§ **SOURCE TEXT**
··········
Posted on 06/27/2002 10:52:40 AM PDT by Col Sanders
By John W. Baer, professor of economics, Anne Arundel Community College
Every class day over 60 million public and parochial school teachers and students in the US recite the Pledge of Allegiance along with thousands of Americans at official meetings of the Boy Scouts, Girl Scouts, Elks, Masons, American Legion, and others. During the televised bicentennial celebration of the US Constitution for the school children on September 17, 1987, the children as a group did not recite any part of the Constitution. However, President Reagan did lead the nation's school children in reciting the Pledge. Yet probably not one of them knows the history or original meaning of the Pledge.
In the presidential campaign of 1988, George Bush successfully used the Pledge in his campaign against Mike Dukakis. Ironically, Bush did not seem to know the words of the Pledge until his campaign manager told him to memorize it. The teachers and students in the New England private schools he attended, Greenwich Country Day School and Phillips Andover Academy, did not recite the pledge. By contrast, Dukakis and his mother, a public school teacher, recited the Pledge in the public schools. Yet Bush criticized Dukakis for vetoing a bill in Massachusetts requiring public school teachers but not private school teachers to recite the Pledge. Dukakis vetoed the bill on grounds that it violated the constitutional right of free speech.
[[Actually, the case Dukakis cited (and was subsequently attacked by Bush for it) was a religious freedom case (!); see the file with the speech by ACLU director Ira Glasser which, like this article, contains a lot of information you don't hear much about in the mainstream press. It also happens to be among the best speeches I've ever heard, and demonstrates devastatingly what many of us already knew; what a bad job Dukakis did responding to Bush's attacks about being "liberal" and (God forbid) and being a member of the ACLU. -- HB]]
How did this Pledge of Allegiance to a flag replace the US Constitution and Bill of Rights in the affections of many Americans? Among the nations in the world, only the USA and the Philippines, imitating the USA, have a pledge to their flag. Who institutionalized the Pledge as the cornerstone of American patriotic programs and indoctrination in the public and parochial schools?
In 1892, a socialist named Francis Bellamy created the Pledge of Allegiance for *Youth's* *Companion*, a national family magazine for youth published in Boston. The magazine had the largest national circulation of its day with a circulation around 500 thousand. Two liberal businessmen, Daniel Ford and James Upham, his nephew, owned *Youth's* *Companion*.
One hundred years ago the American flag was rarely seen in the classroom or in front of the school Upham changed that. In 1888, the magazine began a campaign to sell American flags to the public schools. By 1892, his magazine had sold American flags to about 26 thousands schools(1).
··········
§ **RAW DATA**
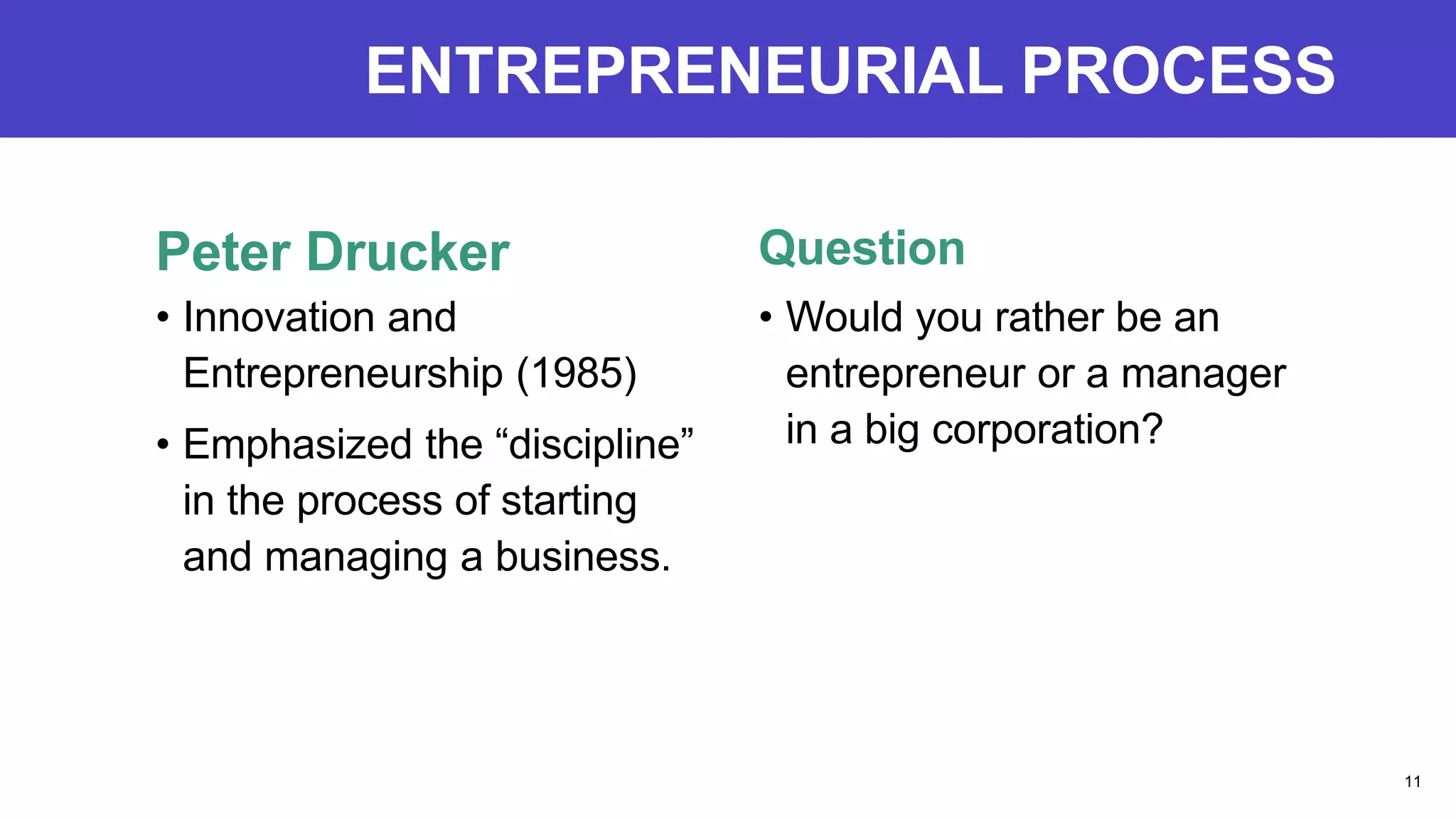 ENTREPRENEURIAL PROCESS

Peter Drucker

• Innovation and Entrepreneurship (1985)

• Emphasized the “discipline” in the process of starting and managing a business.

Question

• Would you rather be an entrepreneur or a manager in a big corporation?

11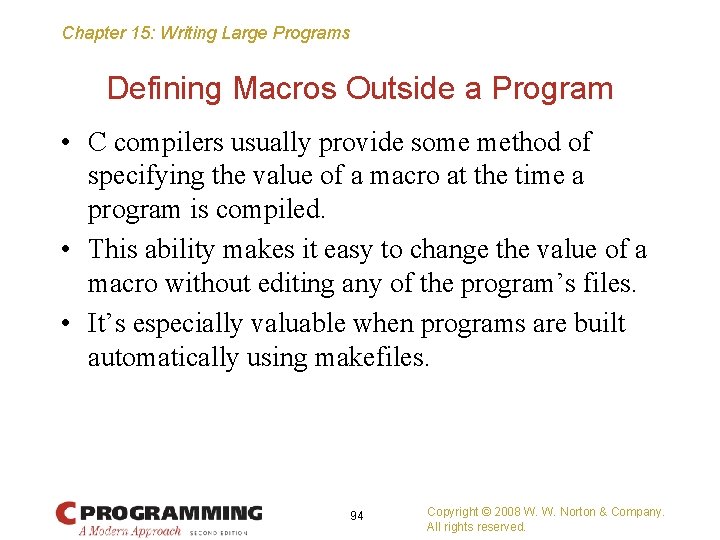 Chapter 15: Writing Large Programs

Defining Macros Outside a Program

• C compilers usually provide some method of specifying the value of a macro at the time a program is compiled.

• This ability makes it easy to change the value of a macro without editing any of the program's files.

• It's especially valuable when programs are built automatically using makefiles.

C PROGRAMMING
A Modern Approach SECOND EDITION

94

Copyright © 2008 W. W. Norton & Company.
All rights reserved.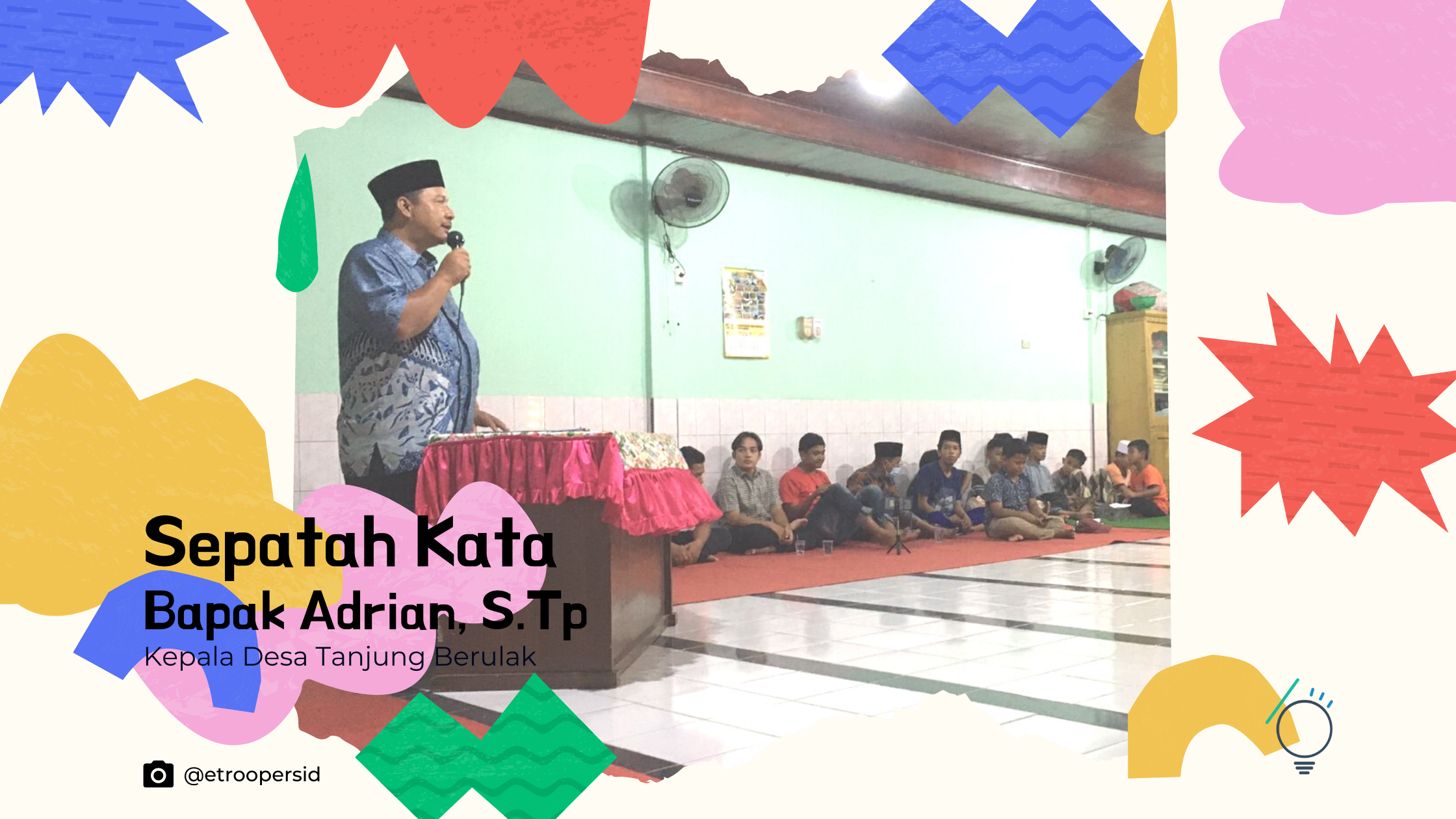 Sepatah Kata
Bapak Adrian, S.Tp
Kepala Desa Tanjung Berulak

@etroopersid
··········
§ **PROBLEM SET**
**A.** In the article on the history of the Pledge of Allegiance, which magazine was the Pledge created for in 1892?
**B.** Write the next paragraph of the article on the history of the Pledge of Allegiance, following on from its final sentence.
The items have nothing to do with what you are asked to do here.

§ **ANSWERS FOR THIS EXERCISE**
**A.** Youth's Companion, a national family magazine for youth published in Boston.

**B.**
In 1891, Upham had the idea of using the celebration of the 400th anniversary of Christopher Columbus' discovery of America to promote the use of the flag in the public schools. The same year, the magazine hired Daniel Ford's radical young friend, Baptist minister, Nationalist, and Christian Socialist leader, Francis Bellamy, to help Upham in his public relations work. Bellamy was the first cousin of the famous American socialist, Edward Bellamy. Edward Bellamy's futuristic novel, *Looking* *Backward*, published in 1888, described a utopian Boston in the year 2000. The book spawned an elitist socialist movement in Boston known as "Nationalism," whose members wanted the federal government to national most of the American economy. Francis Bellamy was a member of this movement and a vice president of its auxiliary group, the Society of Christian Socialists(2). He was a baptist minister and he lectured and preached on the virtues of socialism and the evils of capitalism. He gave a speech on "Jesus the Socialist" and a series of sermons on "The Socialism of the Primitive Church." In 1891, he was forced to resign from his Boston church, the Bethany Baptist church, because of his socialist activities. He then joined the staff of the *Youth's* *Companion*(3).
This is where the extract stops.